Y aún así nadie en la facultad, nadie, me habló de feminismo, específicamente, y cuando tuve las convicciones, sentía que no debía llamarme feminista porque pecaba de un exceso de respeto hacia el concepto, dado que nunca había militado tradicionalmente en nada, porque tengo serios problemas con la solemnidad y la militancia la requiere. Por respeto a todas las mujeres que iban a los encuentros todos los años no me animaba a llamarme feminista, y supongo que escondía un poco de cobardía en ese respeto también.

Masculino y femenino son construcciones, disfraces, adornos. Nada más. Una frase que me marcó en la facultad fue una de Susan Sontag en Notas sobre lo Camp:

“lo más hermoso en un hombre viril es algo femenino, lo más hermoso en una mujer femenina es algo masculino”.

No hay virtud en ser de ningún género, si la hay en ser todos o en no ser ninguno, eso creo yo, copiándole a Butler, en eso de deshacer el género.

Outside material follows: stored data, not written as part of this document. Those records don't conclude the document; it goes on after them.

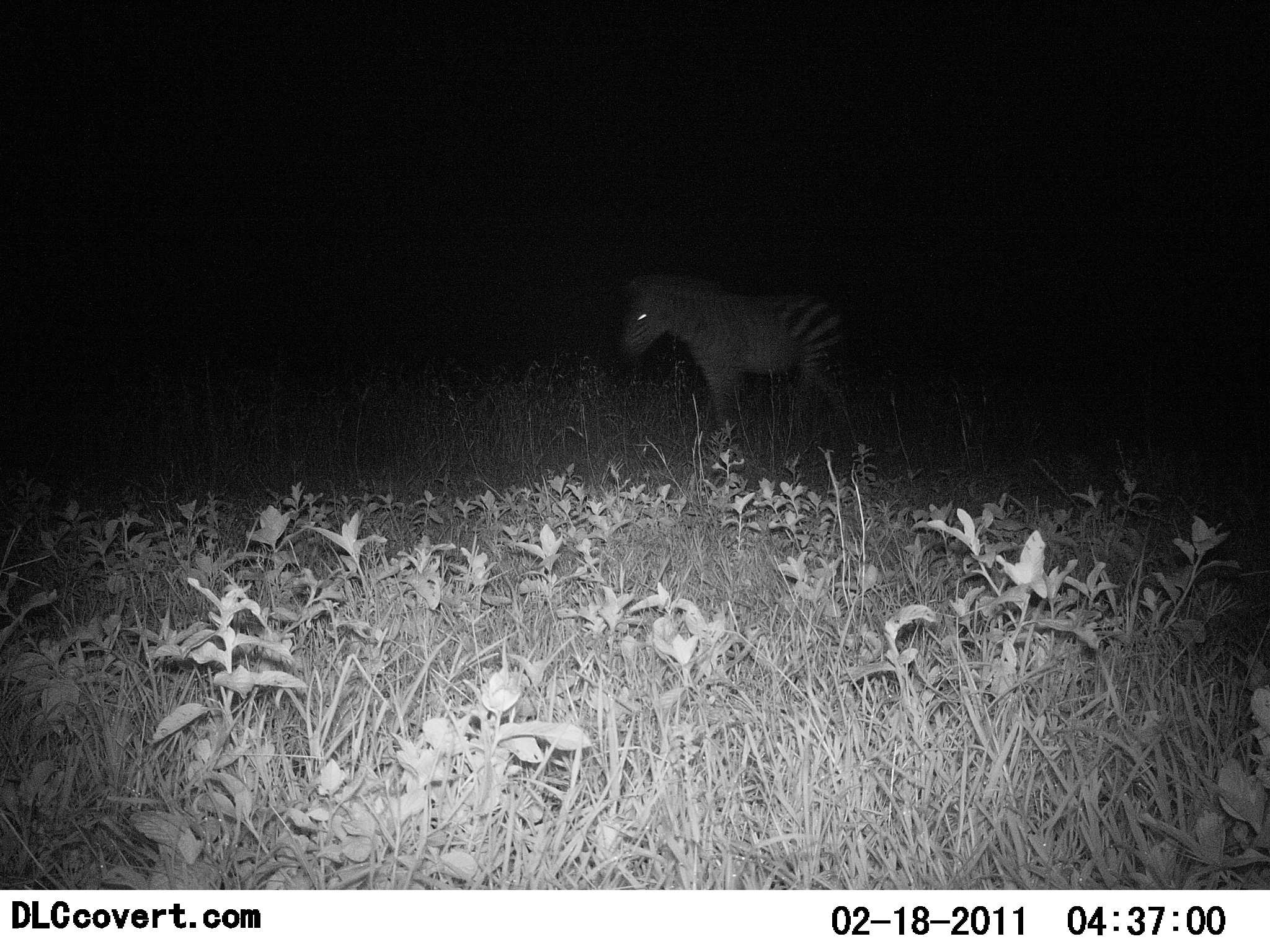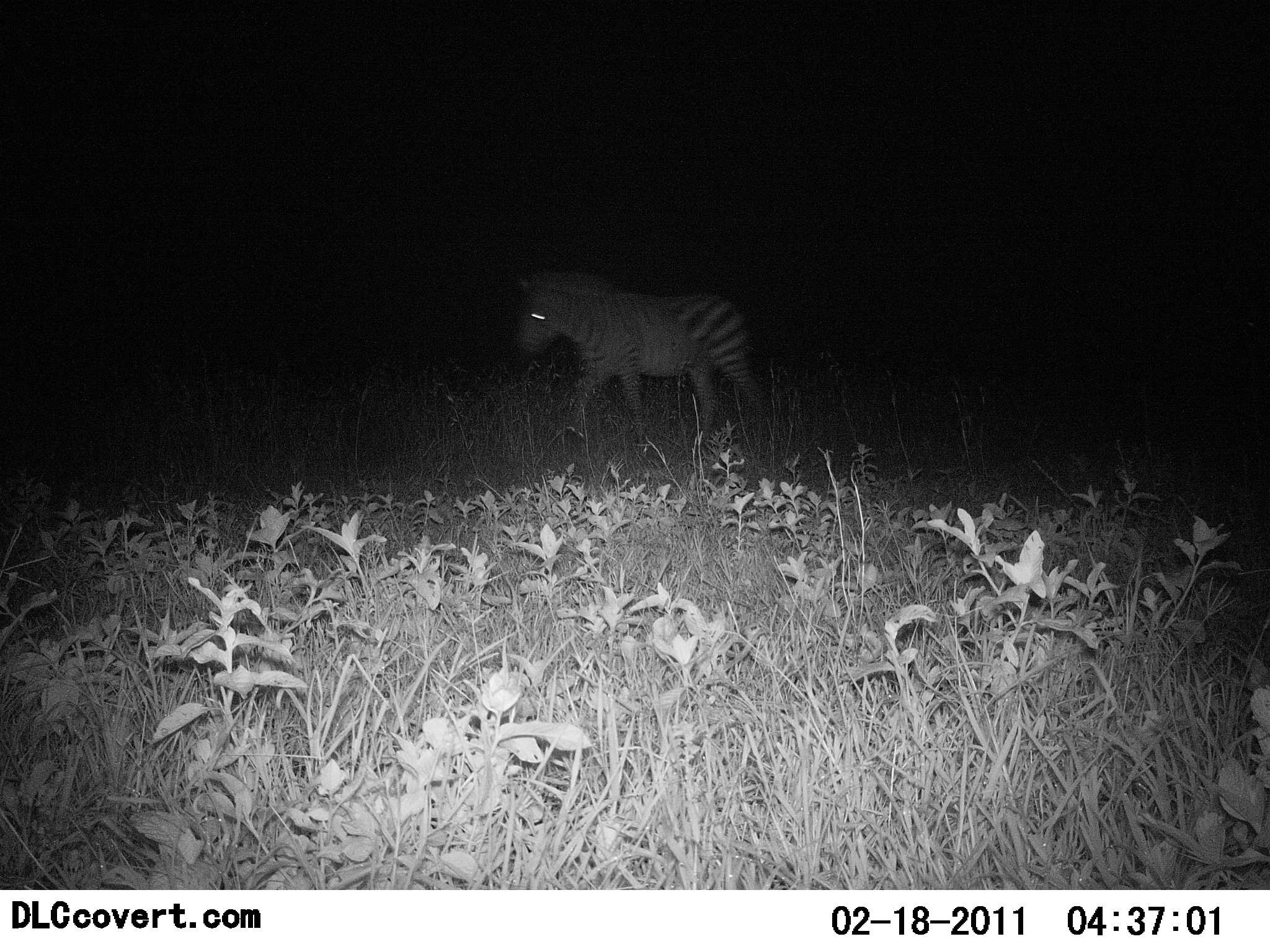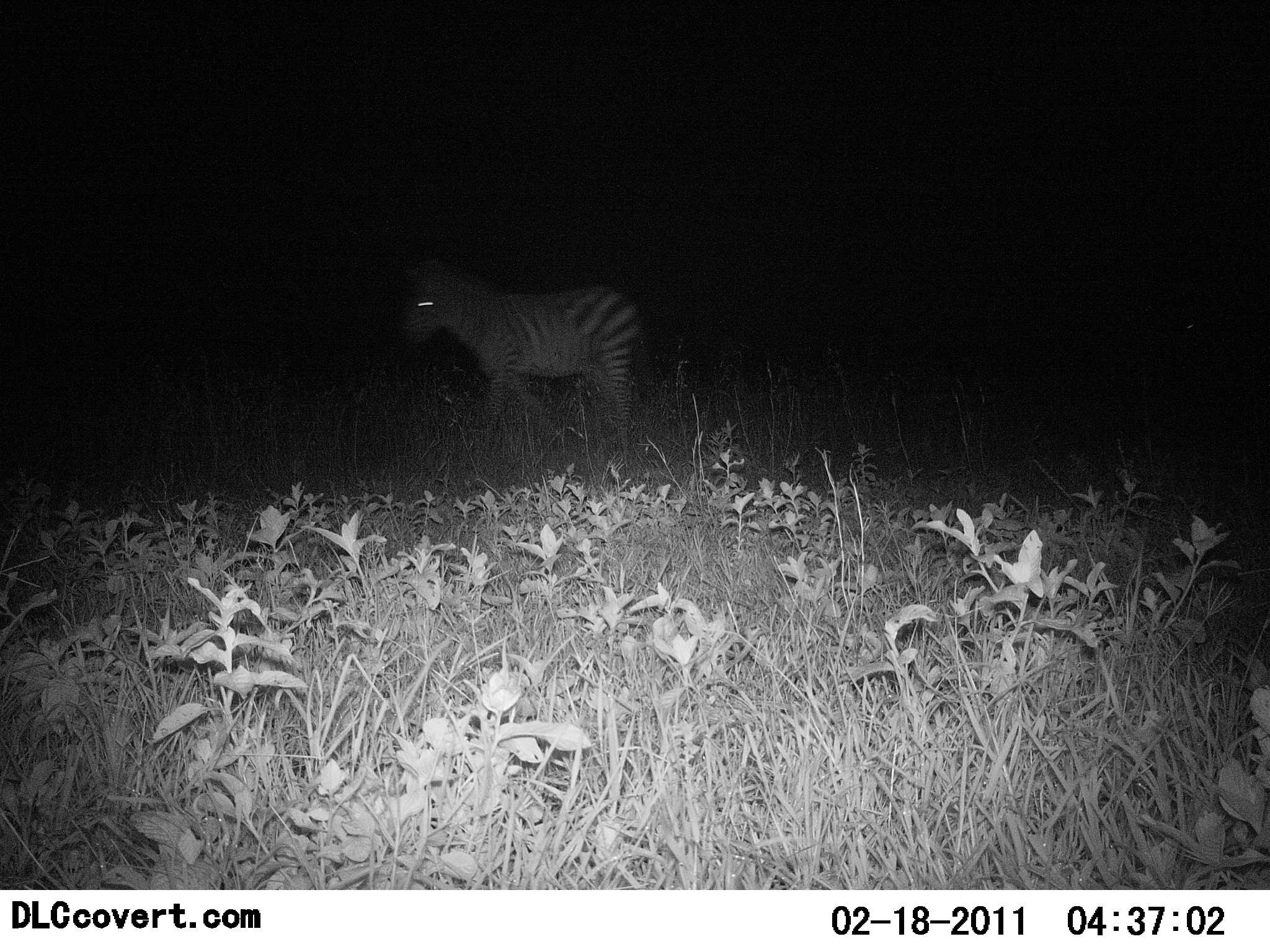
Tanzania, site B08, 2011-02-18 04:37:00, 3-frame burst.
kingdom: Animalia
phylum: Chordata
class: Mammalia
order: Perissodactyla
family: Equidae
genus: Equus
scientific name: Equus quagga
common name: plains zebra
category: zebra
Zebra (plains zebra) (Equus quagga), count 1. Behavior (volunteer vote fractions): standing 0%, resting 0%, moving 100%, interacting 0%. Young present (vote fraction): 0%. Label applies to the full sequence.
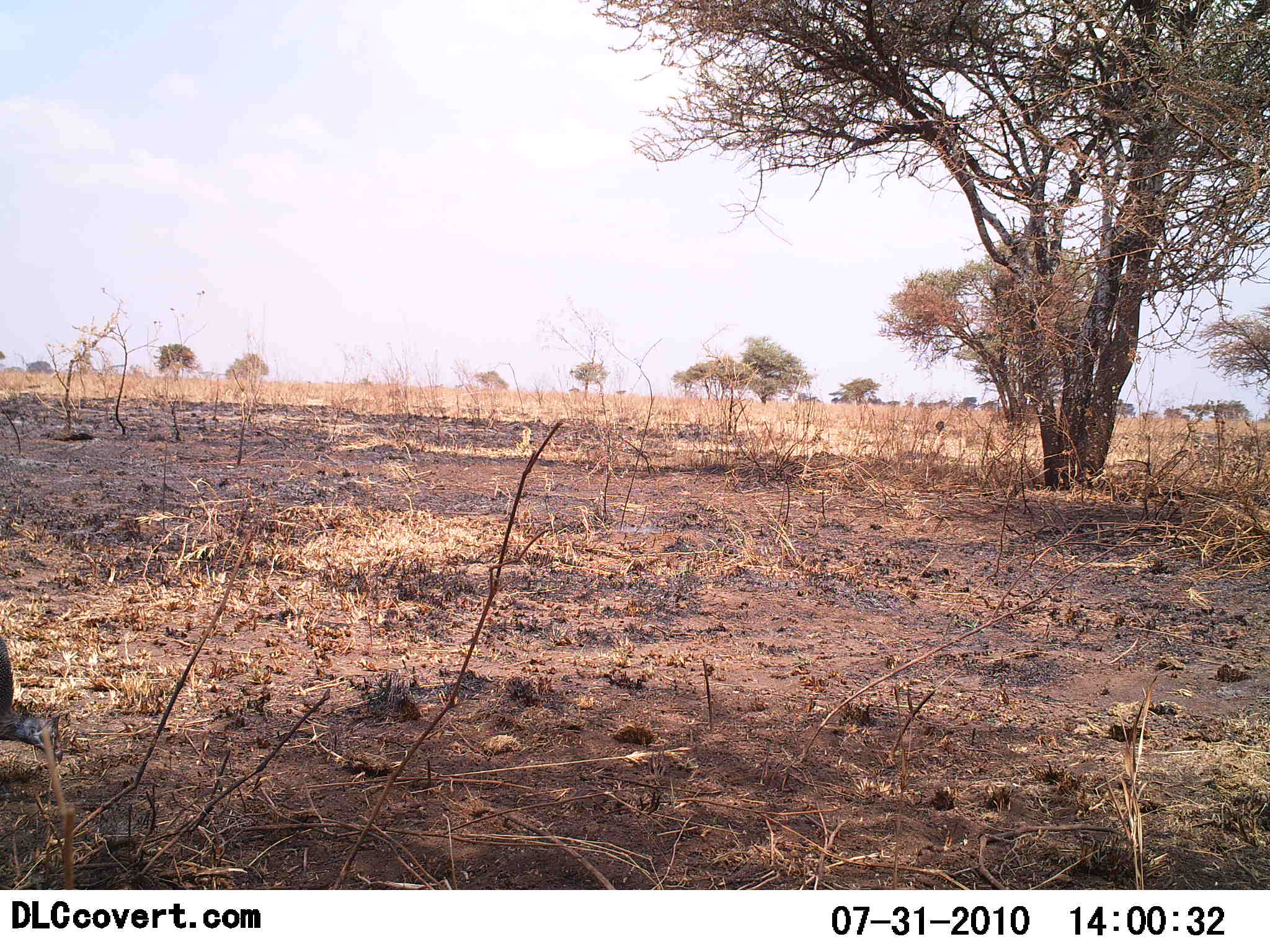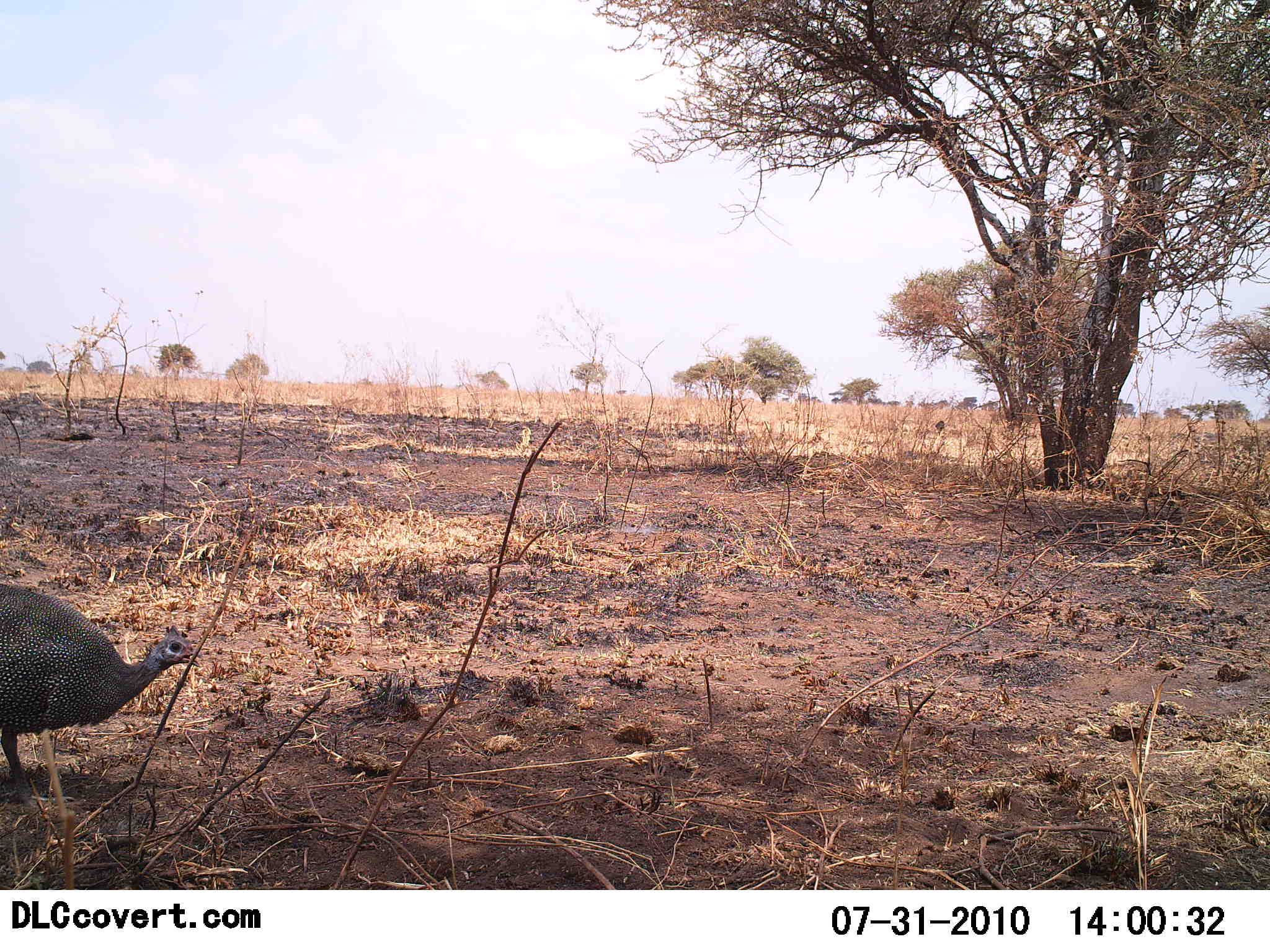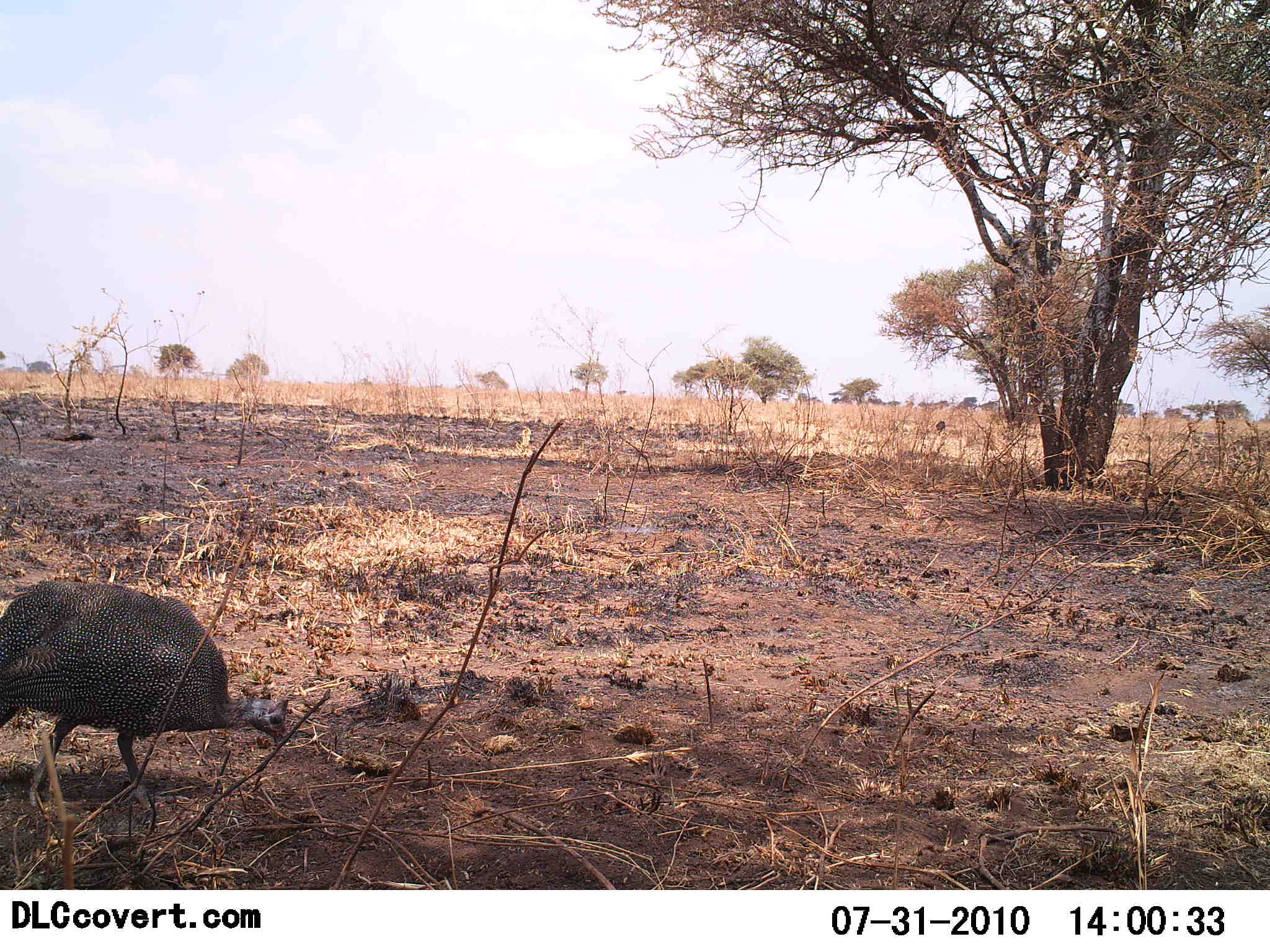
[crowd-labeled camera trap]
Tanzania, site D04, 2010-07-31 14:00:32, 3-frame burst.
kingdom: Animalia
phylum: Chordata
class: Aves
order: Galliformes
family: Numididae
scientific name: Numididae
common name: guinea fowl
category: guineafowl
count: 1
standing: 12%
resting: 0%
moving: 75%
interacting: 0%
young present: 0%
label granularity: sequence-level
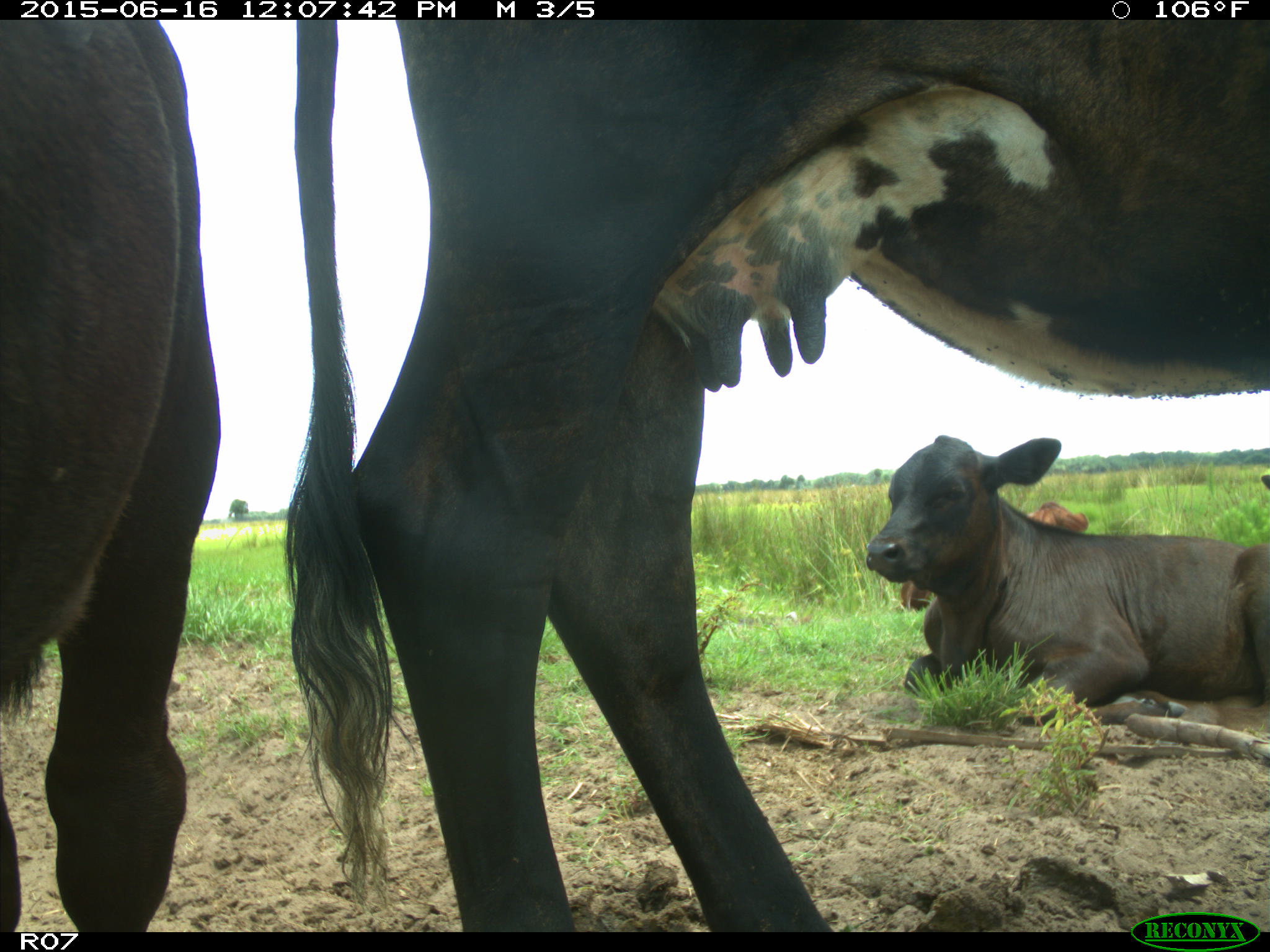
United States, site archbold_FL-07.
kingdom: Animalia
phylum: Chordata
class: Mammalia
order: Artiodactyla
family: Bovidae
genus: Bos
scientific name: Bos taurus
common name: domestic cow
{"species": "Bos taurus (domestic cow)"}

El orgullo en responder exactamente al lugar común de un estereotipo es la cárcel del género, en ese orgullo recae a la vez la exigencia de responder a ese estereotipo. El orgullo de estar flaca es la exigencia de estar flaca, es la cárcel del género. En el orgullo de ser viril está la exigencia de ser fuerte y la cárcel del género. No estoy alardeando de que me haya liberado de mi cárcel, de mi estereotipo, pero estoy convencida de que la única manera de superar al estereotipo y a su exigencia es detectarlo. Estar consciente del estereotipo que nos rige es la única forma de vencerlo y en la lucha por vencerlo se encuentra una sensación de libertad y alegría que recomiendo muchísimo.

En el 2010 yo no había terminado de entender mi propio estereotipo. No tenía ni una quinta parte de los seguidores que tengo hoy. En el 2010 twiteaba provocando, porque ese fue el juego de los primeros años de twitter, que luego pasó de moda o que lo siguieron los cobardes sin nombre ni apellido o los que no tienen nada que hacer. En el 2010 tenía un montón de cosas que aún conservo y un montón de ideas que serían el germen de otras, pero las fichas no habían terminado de encajar.

En el 2010 no había hecho CUALCA, ni JORGE, ni POR AHORA, ni había escrito un guión, solo había hecho LA LOCA DE MIERDA, que fue justamente la parodia de todo lo que detesto de mi estereotipo, fue el comienzo de deshacer mi género. Pero nunca había desarrollado un personaje que fuera completamente distinto a mí. Fue cuando hice JORGE en el 2012 que me acerqué al INADI para hablar con Mercedes Monjaime, para que me ayudara con un poco de información sobre la cotidianidad de una persona en silla de ruedas, y así poder escribir el personaje de Ludovico. No sé cómo terminamos hablando de feminismo, pero ella me acomodó otra ficha, una ficha fundamental. Me dijo: “Para ser feminista sólo tenés que estar consciente de la diferencia de derechos entre hombres y mujeres y desear la igualdad”. CLOCK! cayó la ficha, encajó finalmente. Soy feminista. Recuerdo salir del edificio con una inmensa tranquilidad, recuerdo sentir la claridad y satisfacción que solo te da el poseer una convicción.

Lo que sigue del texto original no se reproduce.